Wednesday, October 7, 2015

Thousand Acre Marsh, Delaware


View north across the marsh.  Bridge at far right bears Del. Rte. 9 over the C&D Canal
I attended the Third Annual Delaware River Watershed Forum at the University of Delaware in Newark, Delaware over the last two days.  The first day's activities included a field trip to one of five sites along the Delaware Estuary to see conservation and restoration projects. I chose to visit Thousand Acre Marsh.  This extensive freshwater wetland is a well-known birding destination that is at risk for a wide range of impacts due to sea level rise.

The marsh is a freshwater impoundment located in the southwest corner of the intersection of the Chesapeake & Delaware Canal and the Delaware Bay.  The northern levee of the marsh (along the canal) was created when the C&D Canal was dug, and the eastern levee (along Delaware Bay) was created to protect the right-of-way of Delaware Route 9, which hugs the bay shore. 
A ship eastbound from the Chesapeake to the Delaware Bay in the C&D Canal
Representatives from the Delaware Department of Natural Resources and Environmental Control informed our group about the efforts of a multi-agency partnership to expand habitat and bolster ecotourism while addressing the failing bay shore levee and combating the expansion of invasive phragmites reeds. 
Tour group at the water level control structure on the failing bay shore levee
Best feature of the tour:  I added a new bird to my life list, a Little Blue Heron!  In addition, there were more Bald Eagles flying here than I have seen anywhere else except in Alaska; most were immature.

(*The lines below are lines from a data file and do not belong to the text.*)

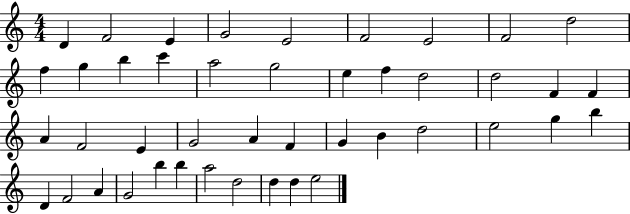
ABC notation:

X:1
T:Untitled
M:4/4
L:1/4
K:C
D F2 E G2 E2 F2 E2 F2 d2 f g b c' a2 g2 e f d2 d2 F F A F2 E G2 A F G B d2 e2 g b D F2 A G2 b b a2 d2 d d e2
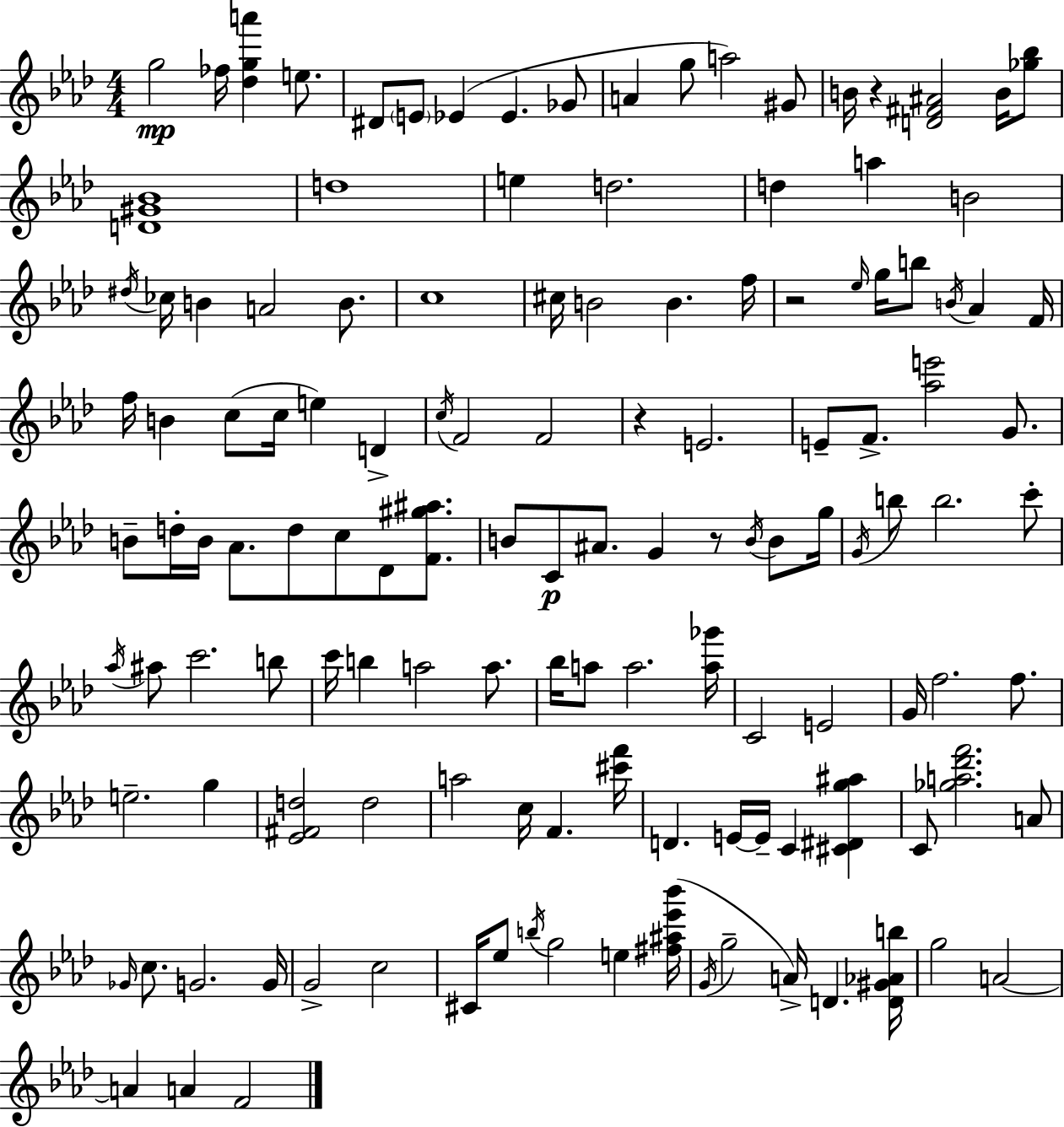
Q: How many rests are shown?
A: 4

Salem Nuclear Power Plant in Salem, NJ directly across Delaware Bay

6 comments:

packrat said...

Blue Heron, good. Bald Eagles, good. Cooling tower, bad.

From your photo the group at the event seemed fairly substantial.

Mark P said...

Pretty cool looking. So, is this whole wetland area manmade?

Scott said...

Packrat: Earlier that morning, we'd had a session about water consumption from the Delaware River watershed. The speaker noted that thermoelectric generation (e.g., coal-fired, gas-fired, and nuclear power plants) uses tremendous quantities of water, but the speaker specifically mentioned that the Salem nuclear plant uses a once-through cooling system that does not consume (e.g., evaporate) water from the river. So, I was surprised to see the ominous cooling tower with billowing clouds of steam. Looked pretty "consumptive" to me.

Scott said...

Mark: Before all the alterations, there would have been brackish marshes lining the bay, and the marshes would have been threaded through with tidal guts and channels. I think that early settlers probably diked the land first so that they could control water levels and use the land for productive purposes (i.e., agriculture). When the canal was dug and the bay shore highway built, the marshes were permanently isolated from the bay. It's a shame.

robin andrea said...

How wonderful to see a Little Blue Heron! I would love to see one of those. It's been a very long time since I've seen Bald Eagle. When we were living in Port Townsend, WA on the Olympic Peninsula, we saw eagles everyday. Since we've moved back to California, I've only seen one Bald Eagle in the seven years we've been back. Interesting reading about the wetlands. We humans have sure left our mark, haven't we.

Scott said...

Robin Andrea: Kali was sure we had seen Little Blue Herons when we lived in Florida, but I wasn't so positive; it turned out I was right. They eluded us for the seven years we lived in the Sunshine State.